St. Thomas seniors Chris Cho and Harrison Muller have developed a unique clothing brand that features themed collections.
Muller and Cho connected with the streetwear-meets-punk/grunge look and decided to combine it with their own styles. Their brand focuses on creating unique pieces and building a community.
“BlestSinners was a way for us to put the way that we felt as an individual into sort of a brand so that other people could be a part of it,” Muller said.
The name of the brand is an oxymoron: the concepts of blessed and sinner contradict each other.
“Everyone is born as a sinner and everyone sins, but we consider ourselves to be blessed,” Cho said.
“Looking around at a place like St. Thomas, we have so much to be thankful for, yet we mess up everyday and we always make mistakes,” Muller said. “But it’s just a more raw interpretation of live your life, you’re blessed, you’re a sinner but embrace that, take it one day at a time.”
Cho and Muller met during their sophomore year and bonded over their unique styles.
“Fashion and image is the first thing you notice about someone,” Muller said. “Me and Chris — we can tell right away like this is a dude I can for sure see myself hanging out with.”
Each piece has a red tag that represents the brand.
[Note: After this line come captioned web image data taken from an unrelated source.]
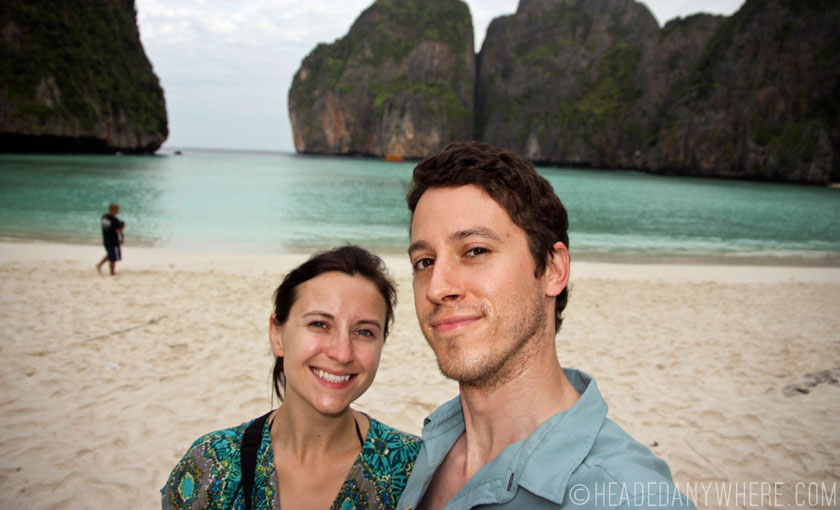 Maya Bay Selfie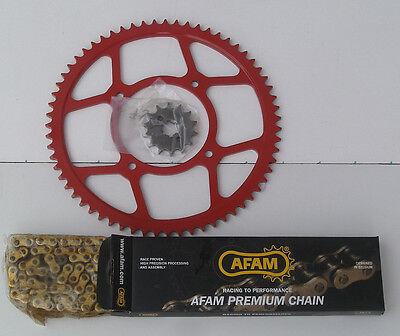Beta 125RR LC Motard Wassergek  Kettensatz/Kettenkit mit Stahl Kettenrad in Rot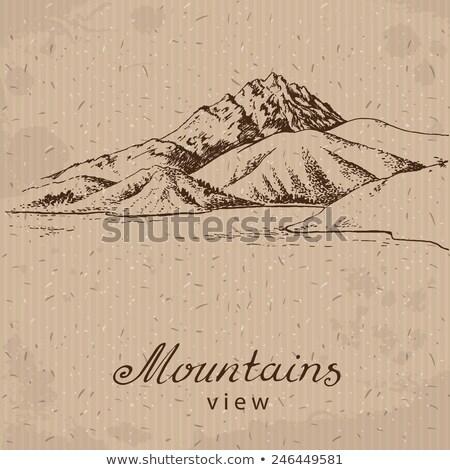 montagne · lac · illustration · gamme · rivière · sport - photo stock © cidepix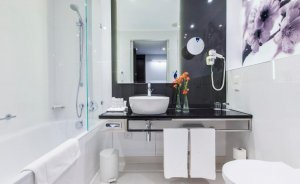 Radisson Blu Sobieski Hotel Hotel **** / 7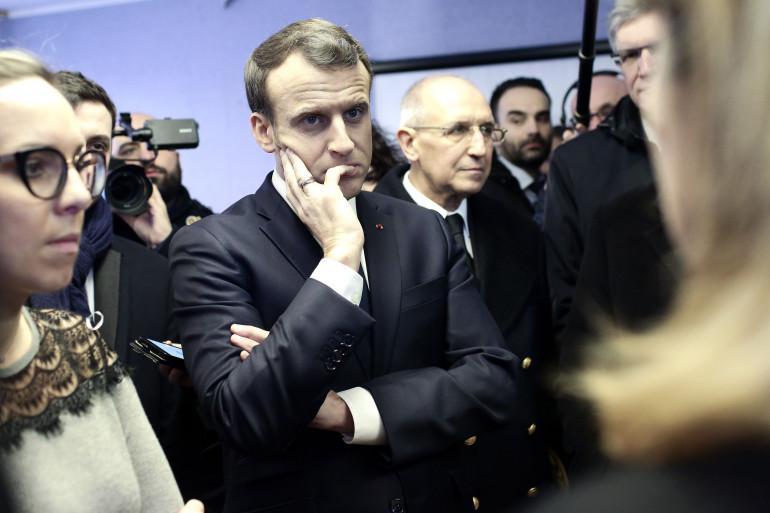Emmanuel Macron en visite dans le Pas-de-Calais, le 16 janvier 2018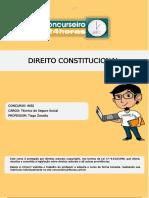 525-2973-const01.pdf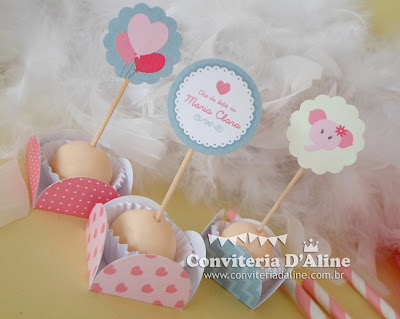 chá de bebê personalizado para menina
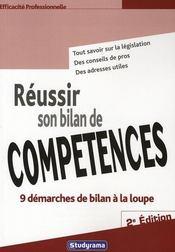 Reussir son bilan de competences 2 edt - Intérieur - Format classique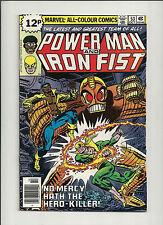 Power Man & Iron Fist  #53 VF+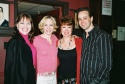 Suzie Jary, Charlotte D'Amboise (A Chorus Line), Donna McKechnie (A Chorus Line original cast member) and Noah Racey (Curtains)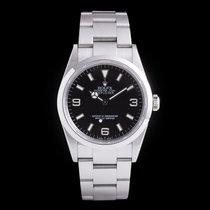 Rolex Explorer Ref. 114270 (RO3158)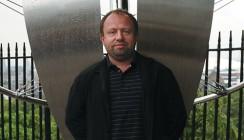 Игорь Козырев. Калуга – Лондон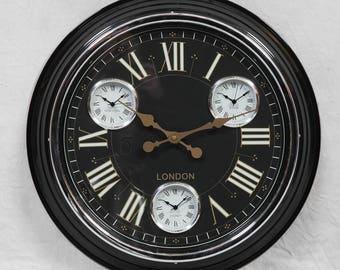 Black Retro Wall Clock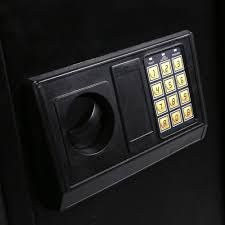 storage cabinet with electronic lock 5 rifle eletronic lock steel lockbox firearm cabinet safe gun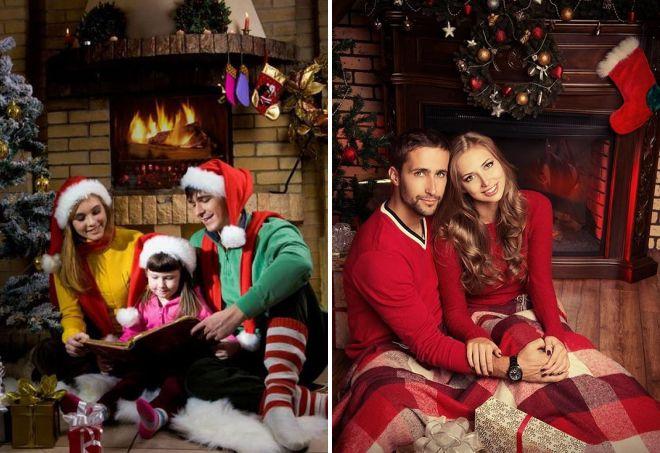 образ новогодней фотосессии в свитере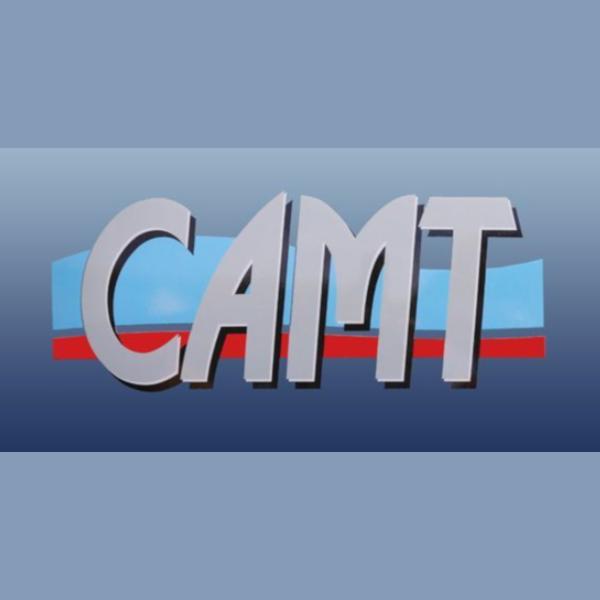 CAMT radiateur pour véhicule (vente, pose, réparation)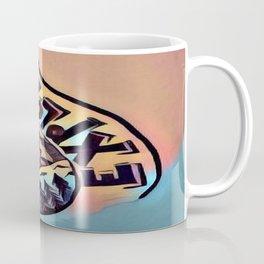 THE BULB Coffee Mug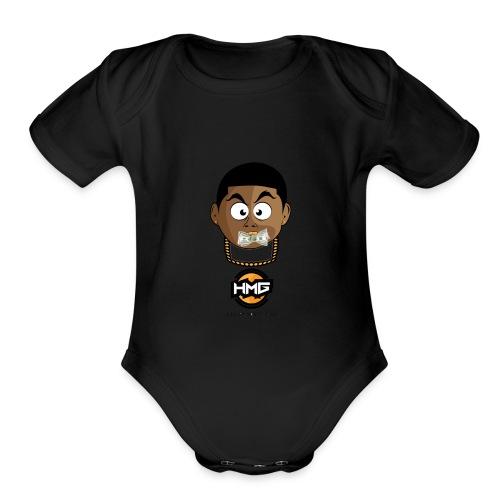 HUNGRY MONEY GANG (HMG) - Organic Short Sleeve Baby Bodysuit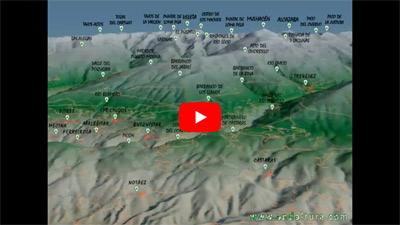 Captura de la Animación de la Ruta Medieval por la Alpujarra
The tag is sewn onto the piece where a regular clothing tag would go, but on the outside. It will say 1/8 or 1/16 so the wearer can know that the piece is only one out of eight produced.
“One of the biggest things that we try to focus on is making every single piece limited,” Cho said. “For the first public release, only eight T-shirts were released and those all immediately sold out.”
Their first collection, Purgatory, dropped on Aug. 9, 2019. The second collection, titled Apocalypse, was released on Sept. 2, 2019.
Apocalypse is based on the four horsemen of the apocalypse and coincidentally, there are four members of the company. Cho and Muller work with St. Thomas senior Austen Duncan, who does graphics for the brand, and Stamati Morellas, from Iowa, who does their social media.
Hype for the brand is created through the BlestSinners Instagram page. A lookbook of the full collection can be found on their website. When a collection is dropped, customers can direct message the brand and reserve a piece.
Most buyers are local so Muller and Cho can hand-deliver the pieces and connect with their customers.
“We don’t want someone to just buy a shirt to buy a shirt, we want them to be involved with us, and if they’re following our page then they’re more likely to believe in what we believe in too,” Muller said.
While the T-shirts sold for about 40 dollars, buyers saw it more as supporting a brand to see how it can grow, rather than just spending 40 dollars on a shirt, according to Cho.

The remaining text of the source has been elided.